First Law of Thermodynamics and Other Poems


First Law of Thermodynamics

35 Million Years ago: A rare bolide (a comet- or asteroid-like object) hits what is now the lower tip of the Delmarva Peninsula, creating a 55-mile-wide crater. This crater influences the shape of the region’s rivers and determines the eventual location of the Chesapeake Bay.
Bay History, Chesapeake Bay Program Online

If energy is never created or destroyed,
that makes this dagger of ocean—freshwater sifting
with salt, oysters blinking in their beds, my chilled body
standing on its shore with pockets full of empty shells—
a 35-million-year-old portrait of collision.
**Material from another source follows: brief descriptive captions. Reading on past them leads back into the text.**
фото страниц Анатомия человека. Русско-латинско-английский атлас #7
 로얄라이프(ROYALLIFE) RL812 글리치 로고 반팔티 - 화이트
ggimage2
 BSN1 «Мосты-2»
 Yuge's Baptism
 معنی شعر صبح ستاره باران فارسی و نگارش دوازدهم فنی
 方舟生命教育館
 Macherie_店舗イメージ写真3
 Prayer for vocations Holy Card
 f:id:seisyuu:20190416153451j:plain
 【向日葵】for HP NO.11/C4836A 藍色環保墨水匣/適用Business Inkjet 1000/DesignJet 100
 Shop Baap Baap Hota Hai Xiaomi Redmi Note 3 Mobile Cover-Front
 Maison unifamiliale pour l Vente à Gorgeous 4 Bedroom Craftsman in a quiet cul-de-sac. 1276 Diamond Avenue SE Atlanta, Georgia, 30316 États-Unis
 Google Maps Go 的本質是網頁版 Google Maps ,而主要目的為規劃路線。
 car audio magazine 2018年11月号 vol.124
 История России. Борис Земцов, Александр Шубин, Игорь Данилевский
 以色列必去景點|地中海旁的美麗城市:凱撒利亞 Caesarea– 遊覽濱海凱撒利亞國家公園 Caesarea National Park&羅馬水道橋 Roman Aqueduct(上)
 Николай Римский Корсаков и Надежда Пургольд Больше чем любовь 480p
Can’t I still hear
the rush of the comet, the land a steep gasp
as it took the cold, rough light & stone in?
Each time a hurricane hits the coast, the cliffs flurry
the bay with fossils, like the pecten shell I carried
in my bag until I sliced my thumb on its hard edge.
Little scallop gone forever, I hold the bright shape
of your body in my palm. Giant rush of ice that might
have destroyed this world, atoms of mine
came from you. When I can’t sleep—the stars constant,
roaring through their constellations—I list everyone that I love
who I can afford to leave. & I don’t believe in ghosts
except for those that are obvious—horseshoe crabs
that have kept their armored shells through disasters of deep time,
this ache of beach splintered by water, these human hands
that hold a hunger unique among all animals.